> **GIVEN RECORDS**
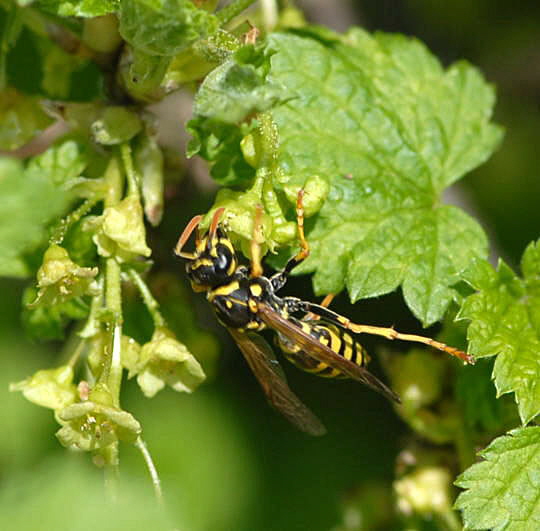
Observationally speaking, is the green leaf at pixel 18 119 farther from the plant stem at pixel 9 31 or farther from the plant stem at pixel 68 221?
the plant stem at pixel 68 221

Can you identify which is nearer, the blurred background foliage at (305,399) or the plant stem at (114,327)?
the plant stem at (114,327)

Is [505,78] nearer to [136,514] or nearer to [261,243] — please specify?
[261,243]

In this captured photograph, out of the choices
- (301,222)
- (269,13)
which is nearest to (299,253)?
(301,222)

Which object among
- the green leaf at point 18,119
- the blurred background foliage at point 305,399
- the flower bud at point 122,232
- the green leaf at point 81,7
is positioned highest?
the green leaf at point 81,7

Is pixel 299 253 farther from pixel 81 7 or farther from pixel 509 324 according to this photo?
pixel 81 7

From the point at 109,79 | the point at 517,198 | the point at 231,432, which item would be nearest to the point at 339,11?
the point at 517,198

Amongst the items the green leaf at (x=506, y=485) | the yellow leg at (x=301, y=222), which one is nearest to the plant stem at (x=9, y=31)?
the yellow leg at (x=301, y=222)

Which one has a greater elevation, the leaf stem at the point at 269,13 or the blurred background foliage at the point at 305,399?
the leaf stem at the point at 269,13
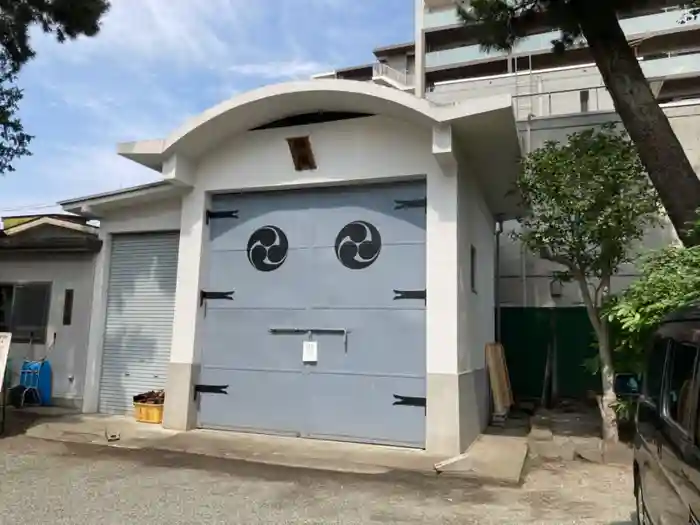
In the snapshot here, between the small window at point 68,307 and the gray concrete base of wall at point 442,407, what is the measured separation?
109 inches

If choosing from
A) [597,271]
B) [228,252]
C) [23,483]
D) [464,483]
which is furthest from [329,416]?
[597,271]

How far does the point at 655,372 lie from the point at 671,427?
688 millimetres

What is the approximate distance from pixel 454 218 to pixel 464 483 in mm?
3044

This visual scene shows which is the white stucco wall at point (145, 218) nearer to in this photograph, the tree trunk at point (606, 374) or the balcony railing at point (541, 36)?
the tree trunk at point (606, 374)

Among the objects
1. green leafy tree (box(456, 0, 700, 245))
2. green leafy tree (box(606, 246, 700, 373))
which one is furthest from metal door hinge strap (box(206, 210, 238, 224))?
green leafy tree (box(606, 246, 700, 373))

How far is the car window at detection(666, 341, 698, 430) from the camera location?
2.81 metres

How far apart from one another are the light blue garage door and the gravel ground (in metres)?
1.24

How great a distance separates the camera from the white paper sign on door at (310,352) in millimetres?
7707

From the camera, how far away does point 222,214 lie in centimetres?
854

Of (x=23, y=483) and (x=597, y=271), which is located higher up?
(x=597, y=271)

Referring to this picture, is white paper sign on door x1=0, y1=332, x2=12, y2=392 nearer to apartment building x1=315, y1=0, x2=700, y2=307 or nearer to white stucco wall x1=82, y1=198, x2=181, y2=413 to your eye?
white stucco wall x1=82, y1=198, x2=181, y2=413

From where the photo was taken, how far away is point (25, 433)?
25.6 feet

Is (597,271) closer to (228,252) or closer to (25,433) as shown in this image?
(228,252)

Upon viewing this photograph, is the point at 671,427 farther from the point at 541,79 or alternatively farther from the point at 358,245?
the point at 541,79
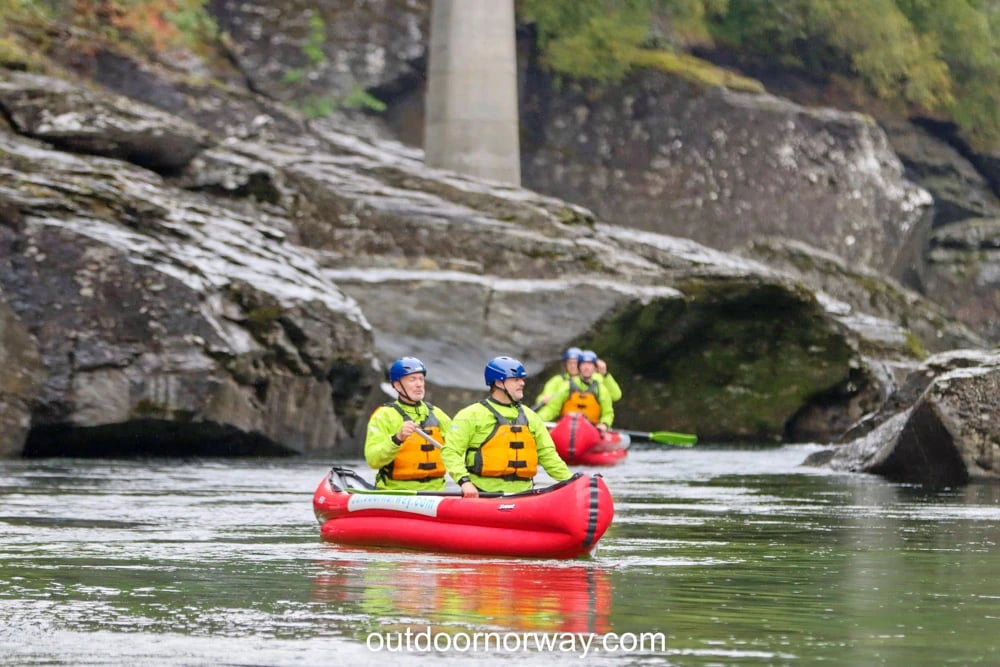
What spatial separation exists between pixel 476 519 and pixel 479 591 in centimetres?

> **TASK STATEMENT**
Only the lines from the one containing "How great a" through the end of the listing are to be quoted, exactly and with both ends included; pictures are left out.

> **RESPONSE TO THE EXERCISE**
How great a distance separates the camera from the white paper sign on door at (310,352) in millimetres?
7707

From the camera, how far away does point 222,214 lie in centimetres?
854

Of (x=23, y=483) and (x=597, y=271), which is located higher up?
(x=597, y=271)

Referring to this picture, is white paper sign on door x1=0, y1=332, x2=12, y2=392 nearer to apartment building x1=315, y1=0, x2=700, y2=307 or nearer to white stucco wall x1=82, y1=198, x2=181, y2=413 to your eye?
white stucco wall x1=82, y1=198, x2=181, y2=413

From where the photo was taken, how far away is point (25, 433)?
25.6 feet

Is (597,271) closer to (228,252) or closer to (25,433) as shown in this image?
(228,252)

Upon viewing this photograph, is the point at 671,427 farther from the point at 541,79 or alternatively farther from the point at 358,245?
the point at 541,79
What spatial separation exists between pixel 476 519 and pixel 479 591 in centimetres?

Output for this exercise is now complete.